- **ESTRATTO DELLA FONTE**

Ultimo libro dello scrittore ceco, morto prematuramente nel 2010, all’età di 49 anni, Chiedi a papà è la storia di un post mortem ambiguo e doloroso. C’è un padre che muore. E’ stato un medico, un uomo religioso e all’apparenza buono, stimato nell’ambiente cristiano evangelico di cui fa parte ma… qualcosa, durante la degenza e dopo la sua morte, arriva a turbare la vedova e i tre figli del Dottor Nedoma (che in ceco suona come “senza casa”). Sono lettere, lettere di grande violenza che citano le Scritture, invocano una punizione divina per il morto, una condanna di cui la malattia è solo una parte, a cui deve seguire una condanna in eterno “per espiare forse il sangue sulle sue mani”. Non sono anonime, le scrive il signor Petr Wolf, un ex insegnante di lingue (ha perso il lavoro per la sua intransigenza morale che lo ha messo in urto con il regime comunista del Paese) che fu grande amico del medico e le cui figlie giocavano con i figli di Nedoma quando erano ragazzine. Ma quali sono le accuse rivolte con tanta violenza dal suo ex amico? Non ci sono fatti circostanziati, imputazioni precise. Si parla genericamente di “mano sporca di sangue”, “scandalo”, “opera di distruzione”, si disegna il ritratto di un carrierista che si è macchiato di corruzione, forse addirittura di assassinio, di certo complice del regime. Saranno verità o calunnia? Sarà il delirio di qualcuno a cui le traversie della vita hanno minato la ragione o ci sarà qualcosa di vero? Solo lui, il padre morto, potrebbe dire come stanno le cose. “Chiedi a papà” diventa perciò un doloroso, inutile, paradossale arrovellamento che turba i figli, ovviamente senza risposta.

(Righe provenienti da una fonte di dati)
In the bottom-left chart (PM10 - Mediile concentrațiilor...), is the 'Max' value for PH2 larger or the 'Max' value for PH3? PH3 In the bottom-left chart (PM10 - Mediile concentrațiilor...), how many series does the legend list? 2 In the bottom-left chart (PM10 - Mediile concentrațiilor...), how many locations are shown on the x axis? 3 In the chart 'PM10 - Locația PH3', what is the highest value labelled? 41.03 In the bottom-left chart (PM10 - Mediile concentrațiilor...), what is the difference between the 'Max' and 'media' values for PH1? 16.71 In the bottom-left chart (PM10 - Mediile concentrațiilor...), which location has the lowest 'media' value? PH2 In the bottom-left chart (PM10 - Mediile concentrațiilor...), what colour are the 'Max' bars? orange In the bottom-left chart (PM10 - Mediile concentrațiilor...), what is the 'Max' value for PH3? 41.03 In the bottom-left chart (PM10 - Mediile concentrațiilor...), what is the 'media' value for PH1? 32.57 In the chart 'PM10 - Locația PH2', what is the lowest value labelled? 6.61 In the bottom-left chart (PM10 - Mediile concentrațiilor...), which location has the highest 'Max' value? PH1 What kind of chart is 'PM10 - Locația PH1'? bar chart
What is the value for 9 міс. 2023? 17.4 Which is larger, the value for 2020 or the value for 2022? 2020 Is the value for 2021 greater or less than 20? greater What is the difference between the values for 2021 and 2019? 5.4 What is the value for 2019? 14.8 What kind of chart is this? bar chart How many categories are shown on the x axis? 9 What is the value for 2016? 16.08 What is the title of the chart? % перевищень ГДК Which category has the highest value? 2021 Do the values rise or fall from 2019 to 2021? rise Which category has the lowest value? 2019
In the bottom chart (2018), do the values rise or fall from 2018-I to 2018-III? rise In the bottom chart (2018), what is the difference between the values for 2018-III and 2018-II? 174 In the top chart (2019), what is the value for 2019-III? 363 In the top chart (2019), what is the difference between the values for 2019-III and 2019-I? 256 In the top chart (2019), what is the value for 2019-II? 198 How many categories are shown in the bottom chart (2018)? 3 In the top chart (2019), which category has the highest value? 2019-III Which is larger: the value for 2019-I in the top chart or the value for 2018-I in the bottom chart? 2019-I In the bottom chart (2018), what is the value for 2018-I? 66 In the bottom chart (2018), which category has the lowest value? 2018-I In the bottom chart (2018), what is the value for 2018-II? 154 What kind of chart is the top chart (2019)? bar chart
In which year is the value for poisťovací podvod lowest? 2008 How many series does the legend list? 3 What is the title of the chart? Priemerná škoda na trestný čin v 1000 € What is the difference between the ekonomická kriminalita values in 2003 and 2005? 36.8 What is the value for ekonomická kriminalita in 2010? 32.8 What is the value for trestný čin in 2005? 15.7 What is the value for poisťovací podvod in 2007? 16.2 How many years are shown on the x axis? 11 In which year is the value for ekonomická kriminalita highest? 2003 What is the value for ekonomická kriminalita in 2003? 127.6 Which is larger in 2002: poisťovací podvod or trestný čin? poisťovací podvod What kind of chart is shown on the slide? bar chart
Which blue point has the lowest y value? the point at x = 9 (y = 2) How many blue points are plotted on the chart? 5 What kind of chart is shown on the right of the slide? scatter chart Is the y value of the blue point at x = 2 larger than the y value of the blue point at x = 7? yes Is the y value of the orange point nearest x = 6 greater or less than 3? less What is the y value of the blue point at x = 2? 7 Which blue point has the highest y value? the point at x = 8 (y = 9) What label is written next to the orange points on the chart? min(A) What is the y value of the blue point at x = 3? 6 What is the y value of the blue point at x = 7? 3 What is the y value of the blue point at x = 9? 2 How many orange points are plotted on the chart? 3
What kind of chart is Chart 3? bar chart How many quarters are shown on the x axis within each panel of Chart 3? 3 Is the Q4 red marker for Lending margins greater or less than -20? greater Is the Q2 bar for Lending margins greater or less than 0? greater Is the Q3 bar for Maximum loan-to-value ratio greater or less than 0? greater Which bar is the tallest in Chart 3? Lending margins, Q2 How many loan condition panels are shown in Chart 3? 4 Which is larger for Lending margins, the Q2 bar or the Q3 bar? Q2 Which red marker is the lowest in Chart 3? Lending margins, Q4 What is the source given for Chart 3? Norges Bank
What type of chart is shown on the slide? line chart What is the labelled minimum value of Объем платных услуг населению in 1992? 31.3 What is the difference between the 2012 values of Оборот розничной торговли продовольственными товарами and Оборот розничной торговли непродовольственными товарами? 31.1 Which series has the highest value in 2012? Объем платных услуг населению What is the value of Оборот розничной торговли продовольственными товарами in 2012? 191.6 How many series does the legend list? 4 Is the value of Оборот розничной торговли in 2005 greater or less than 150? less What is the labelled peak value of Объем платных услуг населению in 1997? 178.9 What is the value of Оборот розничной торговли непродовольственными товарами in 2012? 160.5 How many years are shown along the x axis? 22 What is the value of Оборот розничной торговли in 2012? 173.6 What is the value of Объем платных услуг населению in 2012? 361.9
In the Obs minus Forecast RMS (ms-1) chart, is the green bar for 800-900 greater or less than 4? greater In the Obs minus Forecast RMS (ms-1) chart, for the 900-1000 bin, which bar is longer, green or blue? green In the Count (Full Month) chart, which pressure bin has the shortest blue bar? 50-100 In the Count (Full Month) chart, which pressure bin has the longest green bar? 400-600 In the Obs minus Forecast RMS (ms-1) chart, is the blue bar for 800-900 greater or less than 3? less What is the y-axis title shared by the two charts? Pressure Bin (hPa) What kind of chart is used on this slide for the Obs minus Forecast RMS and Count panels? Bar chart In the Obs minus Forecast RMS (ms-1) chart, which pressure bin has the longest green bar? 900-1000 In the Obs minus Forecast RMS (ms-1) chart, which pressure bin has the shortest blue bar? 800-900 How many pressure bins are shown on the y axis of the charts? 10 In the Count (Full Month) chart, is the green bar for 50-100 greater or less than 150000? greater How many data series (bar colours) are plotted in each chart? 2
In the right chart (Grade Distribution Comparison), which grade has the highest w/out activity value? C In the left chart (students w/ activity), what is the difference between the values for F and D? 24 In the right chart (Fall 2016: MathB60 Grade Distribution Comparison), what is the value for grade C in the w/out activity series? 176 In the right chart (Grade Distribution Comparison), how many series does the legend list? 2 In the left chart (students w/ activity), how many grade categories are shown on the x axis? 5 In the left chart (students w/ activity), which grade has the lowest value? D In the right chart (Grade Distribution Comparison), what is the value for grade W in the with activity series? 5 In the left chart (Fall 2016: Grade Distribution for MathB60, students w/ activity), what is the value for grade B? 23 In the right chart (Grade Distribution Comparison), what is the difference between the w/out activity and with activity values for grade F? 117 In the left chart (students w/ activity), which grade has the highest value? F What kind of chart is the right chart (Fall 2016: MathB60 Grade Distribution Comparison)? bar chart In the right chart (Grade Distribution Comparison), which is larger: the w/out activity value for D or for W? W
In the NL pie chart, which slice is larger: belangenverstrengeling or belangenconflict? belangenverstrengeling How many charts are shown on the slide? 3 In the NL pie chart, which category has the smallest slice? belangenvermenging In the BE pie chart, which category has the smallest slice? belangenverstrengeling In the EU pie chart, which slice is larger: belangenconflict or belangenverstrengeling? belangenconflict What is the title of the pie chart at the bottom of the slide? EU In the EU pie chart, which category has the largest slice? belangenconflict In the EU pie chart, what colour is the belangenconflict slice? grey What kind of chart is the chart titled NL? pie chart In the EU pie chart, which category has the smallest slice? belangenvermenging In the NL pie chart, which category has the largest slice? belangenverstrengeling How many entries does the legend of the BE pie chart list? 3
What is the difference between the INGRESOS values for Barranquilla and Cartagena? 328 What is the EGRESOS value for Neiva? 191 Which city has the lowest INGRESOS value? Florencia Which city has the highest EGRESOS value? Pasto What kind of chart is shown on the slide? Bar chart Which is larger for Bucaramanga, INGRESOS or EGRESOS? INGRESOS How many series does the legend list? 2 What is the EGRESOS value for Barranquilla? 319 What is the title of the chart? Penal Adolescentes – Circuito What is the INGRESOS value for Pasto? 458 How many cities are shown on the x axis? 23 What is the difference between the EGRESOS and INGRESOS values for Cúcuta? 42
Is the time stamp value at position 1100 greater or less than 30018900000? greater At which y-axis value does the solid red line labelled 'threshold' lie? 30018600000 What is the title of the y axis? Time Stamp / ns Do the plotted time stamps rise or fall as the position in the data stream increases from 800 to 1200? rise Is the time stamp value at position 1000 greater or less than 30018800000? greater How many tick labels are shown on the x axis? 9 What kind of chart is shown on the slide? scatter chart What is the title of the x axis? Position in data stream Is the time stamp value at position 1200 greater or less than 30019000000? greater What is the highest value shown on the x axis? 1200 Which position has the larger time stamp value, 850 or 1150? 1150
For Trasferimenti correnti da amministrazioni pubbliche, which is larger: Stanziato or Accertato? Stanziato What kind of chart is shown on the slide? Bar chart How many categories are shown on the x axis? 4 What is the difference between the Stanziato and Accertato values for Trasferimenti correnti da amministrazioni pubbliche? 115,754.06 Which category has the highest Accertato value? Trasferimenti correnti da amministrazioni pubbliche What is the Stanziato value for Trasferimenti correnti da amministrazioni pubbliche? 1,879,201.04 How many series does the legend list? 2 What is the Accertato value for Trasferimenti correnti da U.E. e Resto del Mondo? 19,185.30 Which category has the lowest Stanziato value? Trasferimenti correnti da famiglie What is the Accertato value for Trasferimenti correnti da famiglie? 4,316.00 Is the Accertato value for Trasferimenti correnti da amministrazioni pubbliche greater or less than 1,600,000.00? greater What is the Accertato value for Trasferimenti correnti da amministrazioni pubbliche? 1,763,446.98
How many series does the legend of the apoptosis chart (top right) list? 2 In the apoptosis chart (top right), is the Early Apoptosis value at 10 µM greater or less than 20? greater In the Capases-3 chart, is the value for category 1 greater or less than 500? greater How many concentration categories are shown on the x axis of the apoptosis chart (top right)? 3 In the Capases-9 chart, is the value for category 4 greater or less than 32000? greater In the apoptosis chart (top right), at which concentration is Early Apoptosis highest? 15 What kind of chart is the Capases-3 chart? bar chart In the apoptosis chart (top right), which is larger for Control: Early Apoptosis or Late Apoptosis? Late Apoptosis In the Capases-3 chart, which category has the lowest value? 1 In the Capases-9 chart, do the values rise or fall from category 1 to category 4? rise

- **CONSEGNE**
- 1) Nel testo su «Chiedi a papà», quali sono le espressioni citate subito dopo le parole "Si parla genericamente di"? Elencale tutte.
- 2) Prosegui il testo su «Chiedi a papà» dopo l'ultima frase riportata.
Le righe non servono per svolgere l'esercizio.

- **RISULTATI ATTESI**
- 1) “mano sporca di sangue”, “scandalo”, “opera di distruzione”

- 2)
Su una trama esile (il signor Wolf e le sue lettere restano sullo sfondo) Balaban costruisce una serie di “quadri”, o “scene” – così potremmo definirli – dalle tinte ora forti ora tenui. Una ragazza dal sorriso splendente, “quasi bambina ancora”, che si droga sotto un alto pioppo nero; Kateřina, la figlia del medico, nella Valle della Černá Ostravice, dove lui la portava da bambina; un altro figlio, Hans, che si sente “perso nella vita” ed è rapito dal ricordo della testa di un bambino sul cuscino, nella notte (“Avere un bambino, stare con lui, avere paura per lui”). E poi lo scontro di Hans con il figlio adolescente, “il suo amato figlio”, che ora gli mente, gli urla contro.
Qua e là, echi di un cupo regime comunista, “dove ‘il partito’ fruga nelle vite private e detta legge”, dove il 1° maggio è una kermesse fasulla, dove nelle scuole medie è obbligatorio imparare il russo, “per amore dell’Unione sovietica”. E dove un professore dissidente viene cacciato dall’Università e trasferito a pulire i gabinetti. E quando divorzia, incontra una giudice crudele che gli vieta assolutamente di incontrare la figlia.
Attorno alla morte del padre e alle misteriose lettere, un intreccio di monologhi interiori, di riflessioni, di domande sul senso della vita e su quello della morte.